Turkish attack kills two children in a village in Ain Issa

Encouraged by the international silence and inaction, the Turkish state blatantly continues to commit war crimes in North-East Syria.

The Turkish state forces and allied jihadist mercenaries are escalating their genocidal attacks against North-East Syria where they have already invaded territories in violation of international law.

According to reports from the ground, the occupation forces attacked the village of Mesture in the district of Ain Issa on Monday.

The attack by howitzers claimed the lives of two children, who were identified as 9-year-old Elî El Eyaş and 10-year-old Nadiya el Eyaş.

Since last Thursday, the Turkish state has been carrying out a so-called "air-ground offensive" against north-eastern Syrian autonomous territory, justifying this aggression with an attack by the Kurdistan Workers' Party (PKK) in Ankara on 1 October, when two PKK guerrillas carried out a sacrificial action in front of the Turkish Interior Ministry in the highly secured government quarter.
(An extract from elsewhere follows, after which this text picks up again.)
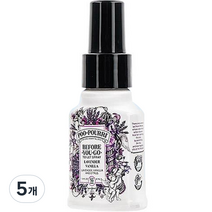 푸푸리 토일렛 퍼퓸 라벤더바닐라 본품, 41ml, 5개, 라벤더 바닐라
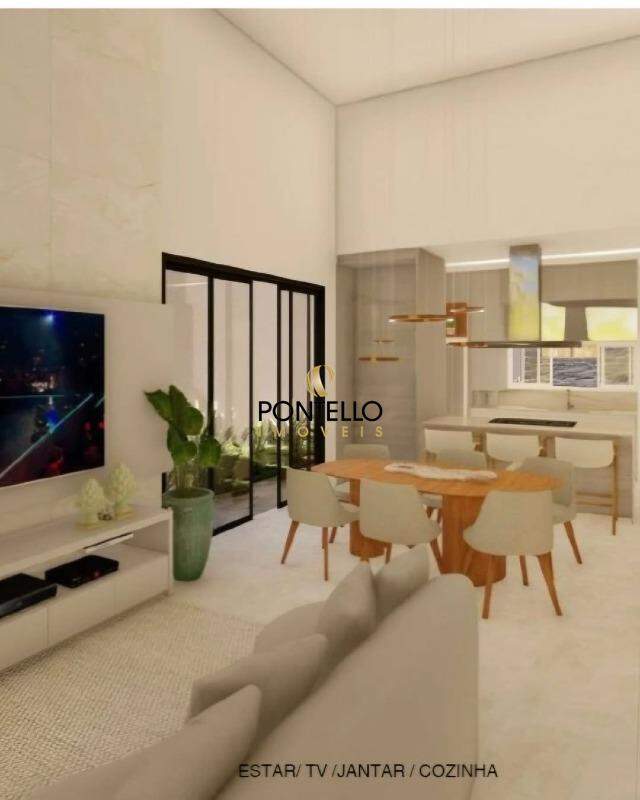 Casa à venda com 4 quartos, 280m² - Foto 3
The Turkish air terror, which Ankara justifies with the right to self-defence, is specifically targeting the vital infrastructure of the civilian population of northern and eastern Syria. More than two million people are currently cut off from basic services, and the energy infrastructure of Hesekê, Qamişlo and Amûdê has been almost completely destroyed.
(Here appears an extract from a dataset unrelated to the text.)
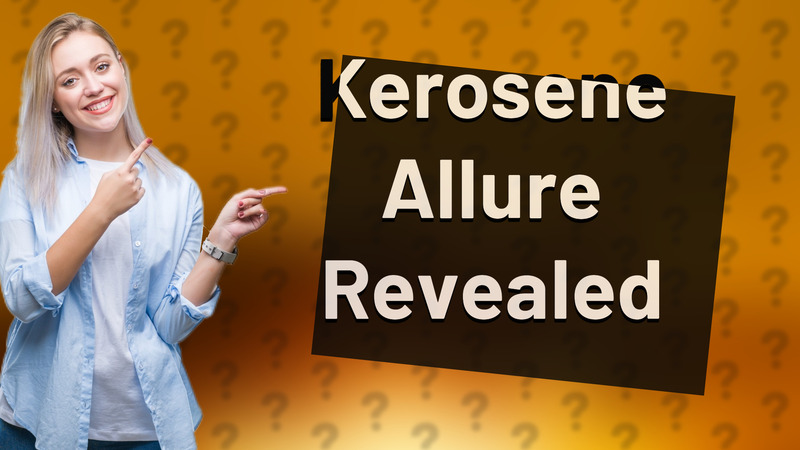 Kerosene Allure Revealed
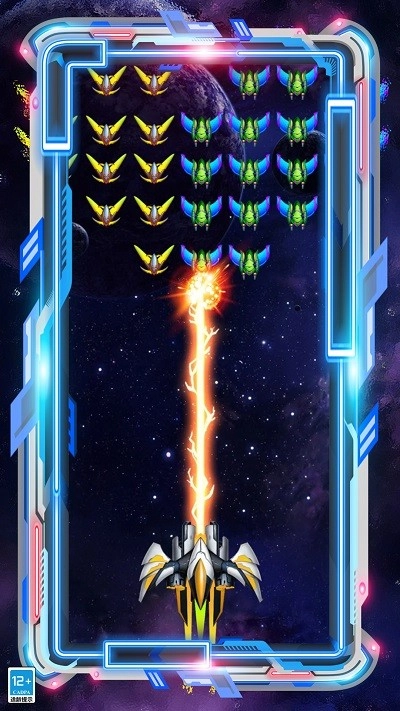 征战引力最新免费版图3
Attacks on the civilian population or civilian infrastructure constitute war crimes. The international community ignores this open breach of international law and lets Ankara have its way in its war against the Kurds without consequence. Not only in Syria, but also in Iraq, Turkey is given a permanent green light for war crimes.

Ain Issa is located south of the Turkish occupation zone in northern Syria and is of strategic importance as a link between the self-governing Euphrates regions with Kobanê in its center and Jazira. Since 2019, the city has been in the crosshairs of Turkey and its Islamist proxy forces as part of a war of attrition, with phases of high intensity alternating with phases of low intensity.

Dozens of villages in the region have already been destroyed and depopulated by Turkish military violence. A Turkish air offensive last November reduced large parts of the infrastructure to rubble and ash.